=== Trecho do texto ===
##########

Concurso público virou assunto popular. A imprensa geral resolver falar sobre as maravilhas de se trabalhar para o governo: bons salários e estabilidade. Jornais e emissoras que sempre ignoraram a pauta decidiram enxergar a “galinha dos ovos de ouro” da audiência: o Jornal Nacional fez série rasa sobre o assunto, o Fantástico denunciou os concursos municipais sem nenhuma avaliação do mercado e, nesta semana, o Jornal Hoje dispôs de oito minutos ao vivo e 23 minutos de um quadro online para prestar praticamente um desserviço aos candidatos. Estou ficando preocupada.

##########

=== Dados da tarefa ===

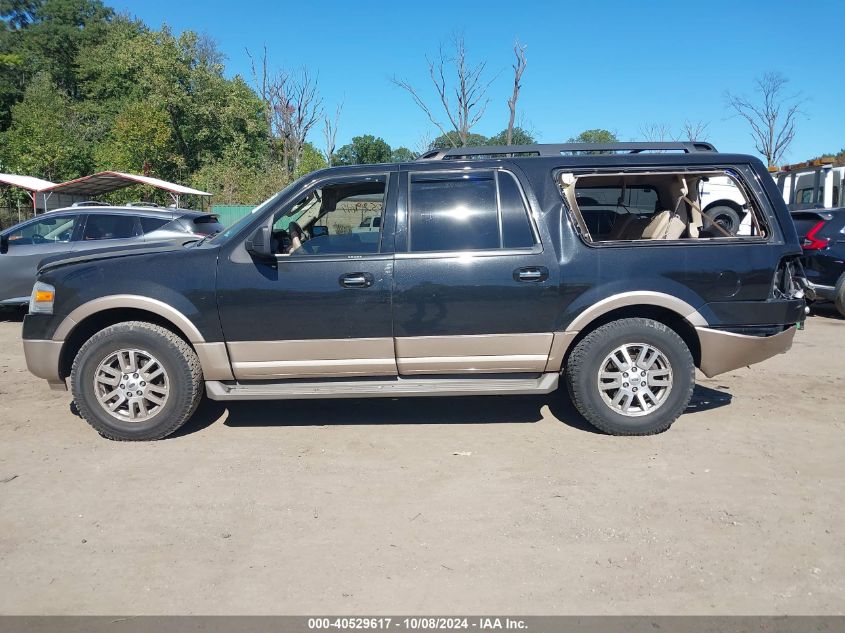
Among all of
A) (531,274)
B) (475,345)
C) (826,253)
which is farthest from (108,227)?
(826,253)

##########

=== Exercício proposto 1 ===
Segundo o trecho do texto, quantos minutos ao vivo o Jornal Hoje dedicou aos concursos públicos nesta semana?
=== Exercício proposto 2 ===
Transcreva exatamente todas as linhas dos dados da tarefa e deixe a imagem de fora.

=== Resultado final 1 ===
Oito minutos.

=== Resultado final 2 ===
Among all of
A) (531,274)
B) (475,345)
C) (826,253)
which is farthest from (108,227)?
(826,253)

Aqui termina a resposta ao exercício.